_Exercise aim_
Go over the records and count each line that has the string "Washington". Give the number and nothing else.

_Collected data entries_
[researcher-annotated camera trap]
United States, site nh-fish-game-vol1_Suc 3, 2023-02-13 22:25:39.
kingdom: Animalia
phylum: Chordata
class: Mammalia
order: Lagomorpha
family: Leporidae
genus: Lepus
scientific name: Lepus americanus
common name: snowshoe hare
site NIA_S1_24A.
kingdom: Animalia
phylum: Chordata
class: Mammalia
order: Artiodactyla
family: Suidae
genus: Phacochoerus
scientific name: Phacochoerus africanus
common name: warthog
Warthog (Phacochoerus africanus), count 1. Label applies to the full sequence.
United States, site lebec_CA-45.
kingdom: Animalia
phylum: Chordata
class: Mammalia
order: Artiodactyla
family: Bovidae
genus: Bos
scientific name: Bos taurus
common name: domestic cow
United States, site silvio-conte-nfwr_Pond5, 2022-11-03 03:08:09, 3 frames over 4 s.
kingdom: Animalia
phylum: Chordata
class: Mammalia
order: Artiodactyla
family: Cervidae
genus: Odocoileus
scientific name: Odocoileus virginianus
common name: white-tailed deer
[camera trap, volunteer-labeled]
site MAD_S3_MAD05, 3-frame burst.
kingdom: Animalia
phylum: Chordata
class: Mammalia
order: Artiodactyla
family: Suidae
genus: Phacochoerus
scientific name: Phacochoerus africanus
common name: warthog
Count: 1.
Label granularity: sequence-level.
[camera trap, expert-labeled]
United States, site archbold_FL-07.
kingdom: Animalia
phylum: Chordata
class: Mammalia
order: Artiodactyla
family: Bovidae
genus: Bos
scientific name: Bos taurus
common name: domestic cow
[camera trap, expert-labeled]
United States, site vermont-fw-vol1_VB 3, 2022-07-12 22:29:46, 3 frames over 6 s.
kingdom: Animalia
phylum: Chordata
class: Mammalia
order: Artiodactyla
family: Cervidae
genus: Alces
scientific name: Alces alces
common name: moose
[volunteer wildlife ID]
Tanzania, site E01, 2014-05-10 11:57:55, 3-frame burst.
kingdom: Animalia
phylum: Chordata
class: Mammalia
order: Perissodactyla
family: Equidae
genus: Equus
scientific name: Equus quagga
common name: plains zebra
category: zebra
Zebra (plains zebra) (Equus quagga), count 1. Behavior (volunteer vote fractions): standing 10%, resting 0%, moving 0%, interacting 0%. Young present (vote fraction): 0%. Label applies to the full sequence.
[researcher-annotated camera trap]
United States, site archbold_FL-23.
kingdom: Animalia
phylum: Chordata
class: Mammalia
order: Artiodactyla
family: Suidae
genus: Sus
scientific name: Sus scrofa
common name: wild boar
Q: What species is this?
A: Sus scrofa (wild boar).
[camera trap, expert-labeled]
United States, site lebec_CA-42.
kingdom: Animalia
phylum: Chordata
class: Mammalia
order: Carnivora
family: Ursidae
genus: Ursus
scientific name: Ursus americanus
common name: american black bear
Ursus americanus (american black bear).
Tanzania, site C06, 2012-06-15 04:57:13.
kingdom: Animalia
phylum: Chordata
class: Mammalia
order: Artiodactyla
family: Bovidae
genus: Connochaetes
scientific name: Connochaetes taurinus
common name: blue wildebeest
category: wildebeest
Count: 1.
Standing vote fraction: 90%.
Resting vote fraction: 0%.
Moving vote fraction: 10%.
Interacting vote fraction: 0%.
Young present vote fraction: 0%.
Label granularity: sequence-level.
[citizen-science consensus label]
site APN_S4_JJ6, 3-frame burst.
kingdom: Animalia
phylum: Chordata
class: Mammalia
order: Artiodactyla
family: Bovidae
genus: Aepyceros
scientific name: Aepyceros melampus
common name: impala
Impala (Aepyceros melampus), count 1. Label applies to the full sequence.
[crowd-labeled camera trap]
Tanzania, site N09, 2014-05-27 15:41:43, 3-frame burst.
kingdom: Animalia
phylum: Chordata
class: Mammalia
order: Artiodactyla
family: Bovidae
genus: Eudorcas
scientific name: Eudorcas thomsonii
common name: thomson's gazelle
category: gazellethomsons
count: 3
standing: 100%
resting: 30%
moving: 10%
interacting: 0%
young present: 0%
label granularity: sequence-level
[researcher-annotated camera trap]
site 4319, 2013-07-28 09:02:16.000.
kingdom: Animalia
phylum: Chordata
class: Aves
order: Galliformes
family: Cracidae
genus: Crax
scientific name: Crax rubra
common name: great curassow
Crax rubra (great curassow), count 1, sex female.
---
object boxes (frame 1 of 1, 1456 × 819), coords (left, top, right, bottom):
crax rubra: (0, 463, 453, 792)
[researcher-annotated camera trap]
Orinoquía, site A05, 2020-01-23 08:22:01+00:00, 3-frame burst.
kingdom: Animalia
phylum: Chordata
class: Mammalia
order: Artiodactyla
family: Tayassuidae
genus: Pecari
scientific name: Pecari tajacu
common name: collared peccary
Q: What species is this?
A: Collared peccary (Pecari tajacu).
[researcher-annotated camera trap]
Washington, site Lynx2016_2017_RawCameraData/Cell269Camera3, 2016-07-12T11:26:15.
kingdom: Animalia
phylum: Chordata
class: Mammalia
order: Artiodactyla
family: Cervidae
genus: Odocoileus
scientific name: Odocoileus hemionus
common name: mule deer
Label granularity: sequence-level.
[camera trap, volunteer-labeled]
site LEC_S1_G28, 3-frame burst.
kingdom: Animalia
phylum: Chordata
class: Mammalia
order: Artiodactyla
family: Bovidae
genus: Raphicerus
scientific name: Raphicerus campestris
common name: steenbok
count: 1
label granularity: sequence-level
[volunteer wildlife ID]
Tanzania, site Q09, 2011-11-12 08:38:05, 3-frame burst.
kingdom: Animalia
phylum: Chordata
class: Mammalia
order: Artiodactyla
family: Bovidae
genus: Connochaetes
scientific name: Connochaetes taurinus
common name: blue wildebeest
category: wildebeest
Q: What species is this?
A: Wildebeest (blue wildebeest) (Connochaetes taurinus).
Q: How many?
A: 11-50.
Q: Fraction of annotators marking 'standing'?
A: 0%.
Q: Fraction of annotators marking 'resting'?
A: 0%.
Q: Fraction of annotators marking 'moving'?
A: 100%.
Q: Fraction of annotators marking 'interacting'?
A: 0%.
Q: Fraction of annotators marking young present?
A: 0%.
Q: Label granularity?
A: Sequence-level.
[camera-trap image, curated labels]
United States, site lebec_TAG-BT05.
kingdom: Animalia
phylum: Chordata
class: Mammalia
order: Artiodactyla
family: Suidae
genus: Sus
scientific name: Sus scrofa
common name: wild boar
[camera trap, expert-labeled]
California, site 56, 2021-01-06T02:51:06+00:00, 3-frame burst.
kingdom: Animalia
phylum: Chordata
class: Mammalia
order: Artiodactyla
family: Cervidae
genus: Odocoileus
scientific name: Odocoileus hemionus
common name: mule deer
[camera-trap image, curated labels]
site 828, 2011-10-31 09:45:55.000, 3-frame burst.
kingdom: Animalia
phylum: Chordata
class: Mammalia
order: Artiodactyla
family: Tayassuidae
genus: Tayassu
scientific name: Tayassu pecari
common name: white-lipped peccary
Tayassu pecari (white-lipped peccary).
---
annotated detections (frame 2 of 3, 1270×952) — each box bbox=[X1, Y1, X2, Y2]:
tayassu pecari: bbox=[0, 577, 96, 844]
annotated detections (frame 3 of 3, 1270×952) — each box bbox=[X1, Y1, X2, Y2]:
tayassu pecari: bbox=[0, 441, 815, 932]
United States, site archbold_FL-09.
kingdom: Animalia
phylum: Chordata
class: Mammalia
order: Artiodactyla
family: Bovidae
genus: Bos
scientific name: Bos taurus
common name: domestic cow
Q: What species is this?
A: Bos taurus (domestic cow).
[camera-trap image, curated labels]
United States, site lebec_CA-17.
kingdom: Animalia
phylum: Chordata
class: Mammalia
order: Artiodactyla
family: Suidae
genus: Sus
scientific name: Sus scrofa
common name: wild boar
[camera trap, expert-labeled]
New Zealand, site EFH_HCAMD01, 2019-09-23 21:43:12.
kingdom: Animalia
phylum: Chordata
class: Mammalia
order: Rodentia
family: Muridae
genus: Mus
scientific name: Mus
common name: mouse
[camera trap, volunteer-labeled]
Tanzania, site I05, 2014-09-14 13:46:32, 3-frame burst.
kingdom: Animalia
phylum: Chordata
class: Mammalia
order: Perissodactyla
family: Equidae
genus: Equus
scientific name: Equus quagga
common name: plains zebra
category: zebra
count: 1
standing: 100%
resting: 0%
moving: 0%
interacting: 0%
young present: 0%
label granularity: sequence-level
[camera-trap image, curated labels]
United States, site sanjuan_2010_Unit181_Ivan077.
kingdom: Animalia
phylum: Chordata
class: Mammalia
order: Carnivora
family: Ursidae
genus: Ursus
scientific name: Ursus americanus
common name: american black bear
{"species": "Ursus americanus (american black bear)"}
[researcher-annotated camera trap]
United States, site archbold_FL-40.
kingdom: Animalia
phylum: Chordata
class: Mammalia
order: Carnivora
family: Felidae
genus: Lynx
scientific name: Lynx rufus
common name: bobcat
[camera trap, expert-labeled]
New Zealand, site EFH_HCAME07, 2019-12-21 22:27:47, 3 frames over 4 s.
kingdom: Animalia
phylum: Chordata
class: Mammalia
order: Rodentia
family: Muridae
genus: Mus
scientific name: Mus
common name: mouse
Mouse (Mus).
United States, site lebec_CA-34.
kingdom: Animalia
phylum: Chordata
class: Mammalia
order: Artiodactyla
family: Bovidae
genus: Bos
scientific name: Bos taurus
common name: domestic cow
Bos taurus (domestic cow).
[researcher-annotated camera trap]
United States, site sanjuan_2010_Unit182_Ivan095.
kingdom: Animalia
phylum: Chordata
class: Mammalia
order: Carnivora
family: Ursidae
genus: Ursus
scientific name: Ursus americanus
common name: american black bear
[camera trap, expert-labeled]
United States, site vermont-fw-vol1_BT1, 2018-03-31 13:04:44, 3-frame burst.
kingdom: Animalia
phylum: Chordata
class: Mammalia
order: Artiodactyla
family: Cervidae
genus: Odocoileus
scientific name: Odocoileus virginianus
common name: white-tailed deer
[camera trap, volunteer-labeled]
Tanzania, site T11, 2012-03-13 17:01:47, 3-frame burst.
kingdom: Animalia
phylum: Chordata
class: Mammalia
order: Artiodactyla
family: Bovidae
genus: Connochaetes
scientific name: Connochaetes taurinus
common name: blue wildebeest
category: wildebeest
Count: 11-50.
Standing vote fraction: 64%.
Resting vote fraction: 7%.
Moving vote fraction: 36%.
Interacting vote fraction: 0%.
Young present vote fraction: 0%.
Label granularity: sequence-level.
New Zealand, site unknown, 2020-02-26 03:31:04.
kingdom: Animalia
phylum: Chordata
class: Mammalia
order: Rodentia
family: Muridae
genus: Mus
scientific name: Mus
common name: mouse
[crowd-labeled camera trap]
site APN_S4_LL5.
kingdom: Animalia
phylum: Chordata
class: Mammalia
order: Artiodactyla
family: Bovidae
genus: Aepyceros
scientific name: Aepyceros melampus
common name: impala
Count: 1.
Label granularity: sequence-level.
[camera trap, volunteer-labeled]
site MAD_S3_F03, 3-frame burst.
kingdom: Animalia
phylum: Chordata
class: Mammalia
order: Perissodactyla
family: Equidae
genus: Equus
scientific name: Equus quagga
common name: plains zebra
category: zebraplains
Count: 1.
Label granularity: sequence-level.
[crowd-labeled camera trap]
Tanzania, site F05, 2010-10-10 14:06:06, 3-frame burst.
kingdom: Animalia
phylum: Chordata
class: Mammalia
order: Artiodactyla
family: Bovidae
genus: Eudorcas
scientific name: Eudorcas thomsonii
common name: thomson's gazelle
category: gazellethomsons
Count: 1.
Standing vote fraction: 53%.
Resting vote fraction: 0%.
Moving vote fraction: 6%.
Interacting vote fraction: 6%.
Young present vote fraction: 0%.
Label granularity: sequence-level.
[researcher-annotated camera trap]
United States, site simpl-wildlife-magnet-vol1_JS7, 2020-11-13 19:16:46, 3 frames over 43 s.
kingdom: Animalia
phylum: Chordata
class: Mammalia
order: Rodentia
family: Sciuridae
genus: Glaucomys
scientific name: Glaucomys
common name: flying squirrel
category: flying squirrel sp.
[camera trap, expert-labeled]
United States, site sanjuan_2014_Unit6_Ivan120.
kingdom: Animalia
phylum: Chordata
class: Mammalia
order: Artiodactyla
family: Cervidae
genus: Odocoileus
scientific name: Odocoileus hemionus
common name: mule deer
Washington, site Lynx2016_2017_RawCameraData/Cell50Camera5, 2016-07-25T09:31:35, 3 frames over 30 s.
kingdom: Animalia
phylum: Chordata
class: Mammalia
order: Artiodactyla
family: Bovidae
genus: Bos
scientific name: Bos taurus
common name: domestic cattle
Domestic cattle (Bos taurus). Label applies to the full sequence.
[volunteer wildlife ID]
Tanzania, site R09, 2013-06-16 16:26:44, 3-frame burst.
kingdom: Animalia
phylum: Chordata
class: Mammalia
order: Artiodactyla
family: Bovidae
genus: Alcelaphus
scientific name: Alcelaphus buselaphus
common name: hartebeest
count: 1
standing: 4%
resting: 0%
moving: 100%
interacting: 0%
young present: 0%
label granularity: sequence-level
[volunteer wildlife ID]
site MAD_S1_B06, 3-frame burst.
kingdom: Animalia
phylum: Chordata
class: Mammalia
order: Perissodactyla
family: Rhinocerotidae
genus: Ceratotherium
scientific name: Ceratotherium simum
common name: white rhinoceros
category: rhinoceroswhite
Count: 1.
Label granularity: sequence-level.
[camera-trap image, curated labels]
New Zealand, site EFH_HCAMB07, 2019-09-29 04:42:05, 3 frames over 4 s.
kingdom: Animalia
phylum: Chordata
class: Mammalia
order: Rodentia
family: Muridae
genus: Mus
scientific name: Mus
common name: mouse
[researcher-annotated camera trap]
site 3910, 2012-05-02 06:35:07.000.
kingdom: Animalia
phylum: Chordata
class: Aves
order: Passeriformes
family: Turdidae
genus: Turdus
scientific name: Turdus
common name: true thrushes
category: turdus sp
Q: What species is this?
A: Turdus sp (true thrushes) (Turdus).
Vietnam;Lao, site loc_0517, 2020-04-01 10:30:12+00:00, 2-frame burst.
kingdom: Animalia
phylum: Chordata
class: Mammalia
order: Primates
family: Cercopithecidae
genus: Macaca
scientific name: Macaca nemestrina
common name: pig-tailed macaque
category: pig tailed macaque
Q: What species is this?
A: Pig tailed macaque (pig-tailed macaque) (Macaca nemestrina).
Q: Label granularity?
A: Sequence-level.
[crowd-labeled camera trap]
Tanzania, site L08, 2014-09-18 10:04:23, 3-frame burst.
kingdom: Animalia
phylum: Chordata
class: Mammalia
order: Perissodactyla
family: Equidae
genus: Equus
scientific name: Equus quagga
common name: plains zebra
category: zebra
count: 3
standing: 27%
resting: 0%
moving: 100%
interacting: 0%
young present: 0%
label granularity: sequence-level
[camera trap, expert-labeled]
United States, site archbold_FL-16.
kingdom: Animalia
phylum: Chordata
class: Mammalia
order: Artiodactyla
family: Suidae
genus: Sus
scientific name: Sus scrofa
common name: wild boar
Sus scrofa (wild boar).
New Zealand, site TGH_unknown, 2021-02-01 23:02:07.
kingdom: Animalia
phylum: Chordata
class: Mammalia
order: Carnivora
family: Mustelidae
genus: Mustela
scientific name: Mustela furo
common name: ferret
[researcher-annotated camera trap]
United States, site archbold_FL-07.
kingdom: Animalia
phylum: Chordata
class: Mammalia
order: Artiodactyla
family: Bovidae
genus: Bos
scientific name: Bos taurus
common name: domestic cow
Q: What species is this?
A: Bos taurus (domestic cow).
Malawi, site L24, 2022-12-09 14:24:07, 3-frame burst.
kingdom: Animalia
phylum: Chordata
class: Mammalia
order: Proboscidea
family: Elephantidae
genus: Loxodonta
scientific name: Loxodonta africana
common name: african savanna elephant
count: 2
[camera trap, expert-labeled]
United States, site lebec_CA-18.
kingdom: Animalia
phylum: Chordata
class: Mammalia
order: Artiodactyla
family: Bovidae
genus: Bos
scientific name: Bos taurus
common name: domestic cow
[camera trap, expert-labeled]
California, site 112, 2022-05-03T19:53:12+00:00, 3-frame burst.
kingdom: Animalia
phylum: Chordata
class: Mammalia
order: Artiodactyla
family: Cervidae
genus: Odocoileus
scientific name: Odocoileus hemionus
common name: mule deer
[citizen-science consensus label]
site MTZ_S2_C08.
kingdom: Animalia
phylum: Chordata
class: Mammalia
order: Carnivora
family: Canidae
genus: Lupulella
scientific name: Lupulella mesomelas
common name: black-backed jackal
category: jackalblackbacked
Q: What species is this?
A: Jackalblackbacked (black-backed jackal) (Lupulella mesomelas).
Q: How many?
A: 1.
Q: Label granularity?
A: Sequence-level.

_Reply_
2